Histoire du végétarisme (fiche de lecture)

J’ai lu Histoire du végé­ta­risme de Valérie Chansigaud, qu’est-ce que j’en retiens ? Je ne vais pas tout résu­mer ici (d’au­tant que l’au­trice le fait elle-même dans le bou­quin), mais juste noter ce qui m’a marqué.

L’ouvrage com­mence de façon chro­no­lo­gique, puis se divise en cha­pitres thé­ma­tiques : les livres de cui­sine végé dans l’Histoire, les liens avec le fémi­nisme, les cri­tiques du végé­ta­risme, etc. Si on veut s’é­par­gner les détails, on peut lire l’in­tro, le résu­mé en 10 points (2 pages) et la conclu­sion. Mais on rate des dizaines d’a­nec­dotes drôles et de cita­tions crous­tillantes. Si on veut juste du cra­quant, il suf­fit de lire le cha­pitre sur le thème qui nous fait envie. Le livre est rela­ti­ve­ment cen­tré sur l’Europe (Royaume-Uni, France) et les État-Unis d’Amérique, même si l’Asie n’est pas oubliée. Et main­te­nant, ce qui m’a marqué.

Naissance du végétarisme

Est-ce que les humains mangent “natu­rel­le­ment” de la viande ou pas ? Cette ques­tion hante pas mal de monde au cours de l’Histoire, mais elle est impos­sible à tran­cher. Pendant presque toute l’his­toire de l’hu­ma­ni­té, la viande est rare et on en mange peu, voire pas. Mais on ne peut pas par­ler de “végé­ta­risme”, vu que ce n’est pas un choix. La situa­tion actuelle est lit­té­ra­le­ment une excep­tion à l’é­chelle de l’hu­ma­ni­té. Jamais autant de monde n’a man­gé autant de viande, point.

Mais rare ou pas, la viande est un truc fon­da­men­tal pour dans les groupes humains. La chasse, la dis­tri­bu­tion de viande et sa consom­ma­tion sont des pro­ces­sus sociaux impor­tants. Le végé­ta­risme émerge moins comme pra­tique ali­men­taire que comme refus de cer­taines pra­tiques sociales, en par­ti­cu­lier les sacri­fices d’animaux.

────────────────────────────────────────

CONSIGNE 1
Répondez à ces questions sur la fiche de lecture consacrée à l'histoire du végétarisme :
(a) Que suffit-il de lire dans le livre pour s'épargner les détails ?
(b) Sur quelles régions le livre est-il relativement centré ?
(c) Le végétarisme émerge comme refus de quelle pratique en particulier ?

────────────────────────────────────────

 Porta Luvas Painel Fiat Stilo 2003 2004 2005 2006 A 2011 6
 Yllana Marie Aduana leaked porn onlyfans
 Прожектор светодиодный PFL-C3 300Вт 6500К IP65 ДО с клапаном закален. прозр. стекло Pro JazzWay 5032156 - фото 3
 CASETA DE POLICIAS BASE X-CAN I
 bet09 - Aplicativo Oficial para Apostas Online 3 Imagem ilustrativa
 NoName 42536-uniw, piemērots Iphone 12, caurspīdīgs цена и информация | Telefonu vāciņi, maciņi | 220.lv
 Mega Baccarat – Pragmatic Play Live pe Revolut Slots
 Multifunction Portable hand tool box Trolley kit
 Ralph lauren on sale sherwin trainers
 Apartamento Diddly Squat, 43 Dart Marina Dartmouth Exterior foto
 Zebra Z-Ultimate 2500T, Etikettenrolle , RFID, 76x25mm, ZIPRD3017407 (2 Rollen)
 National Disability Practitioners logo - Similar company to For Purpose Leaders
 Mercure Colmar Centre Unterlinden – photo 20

────────────────────────────────────────

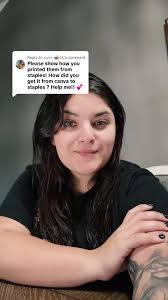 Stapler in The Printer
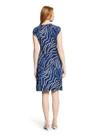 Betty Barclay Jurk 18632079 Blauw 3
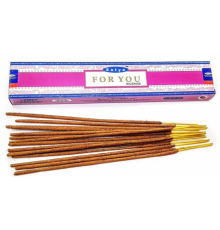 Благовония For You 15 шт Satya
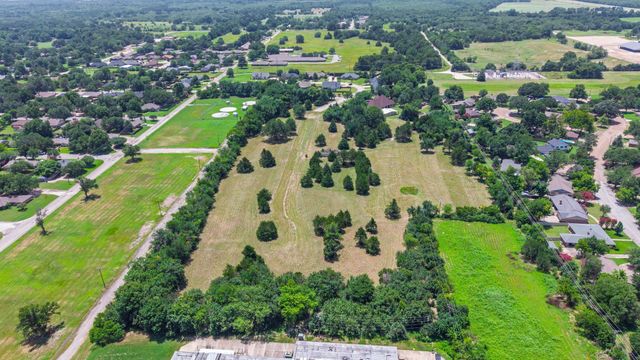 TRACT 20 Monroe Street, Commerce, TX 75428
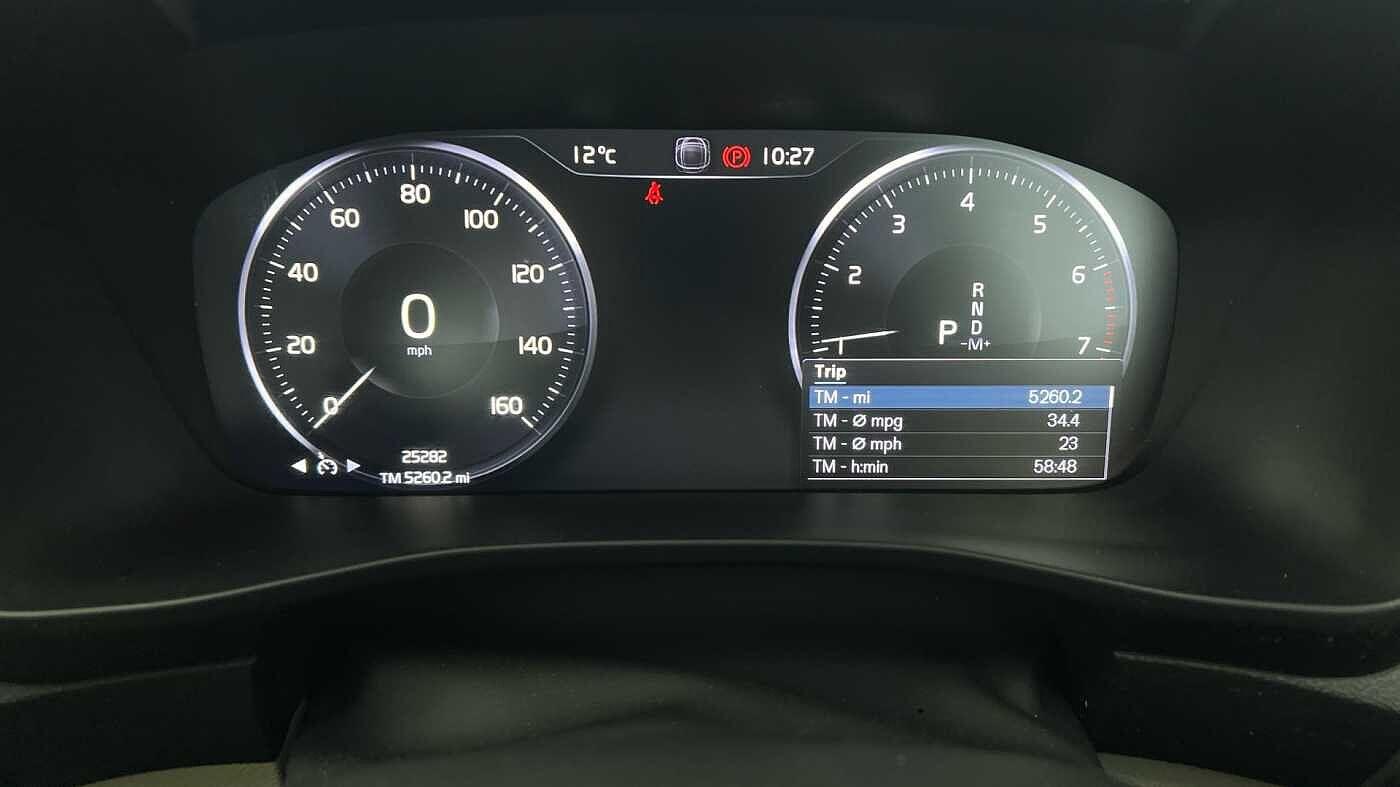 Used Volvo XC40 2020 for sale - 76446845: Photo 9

────────────────────────────────────────

CONSIGNE 2
Présentez en liste numérotée les lignes des entrées, de la ligne qui contient « Porta Luvas Painel » à la ligne qui contient « Mercure Colmar Centre Unterlinden – photo 20 », sans les lignes vides.

RÉPONSE 1
(a) L'intro, le résumé en 10 points (2 pages) et la conclusion.
(b) L'Europe (Royaume-Uni, France) et les États-Unis d'Amérique.
(c) Les sacrifices d'animaux.

RÉPONSE 2
1.  Porta Luvas Painel Fiat Stilo 2003 2004 2005 2006 A 2011 6
2.  Yllana Marie Aduana leaked porn onlyfans
3.  Прожектор светодиодный PFL-C3 300Вт 6500К IP65 ДО с клапаном закален. прозр. стекло Pro JazzWay 5032156 - фото 3
4.  CASETA DE POLICIAS BASE X-CAN I
5.  bet09 - Aplicativo Oficial para Apostas Online 3 Imagem ilustrativa
6.  NoName 42536-uniw, piemērots Iphone 12, caurspīdīgs цена и информация | Telefonu vāciņi, maciņi | 220.lv
7.  Mega Baccarat – Pragmatic Play Live pe Revolut Slots
8.  Multifunction Portable hand tool box Trolley kit
9.  Ralph lauren on sale sherwin trainers
10.  Apartamento Diddly Squat, 43 Dart Marina Dartmouth Exterior foto
11.  Zebra Z-Ultimate 2500T, Etikettenrolle , RFID, 76x25mm, ZIPRD3017407 (2 Rollen)
12.  National Disability Practitioners logo - Similar company to For Purpose Leaders
13.  Mercure Colmar Centre Unterlinden – photo 20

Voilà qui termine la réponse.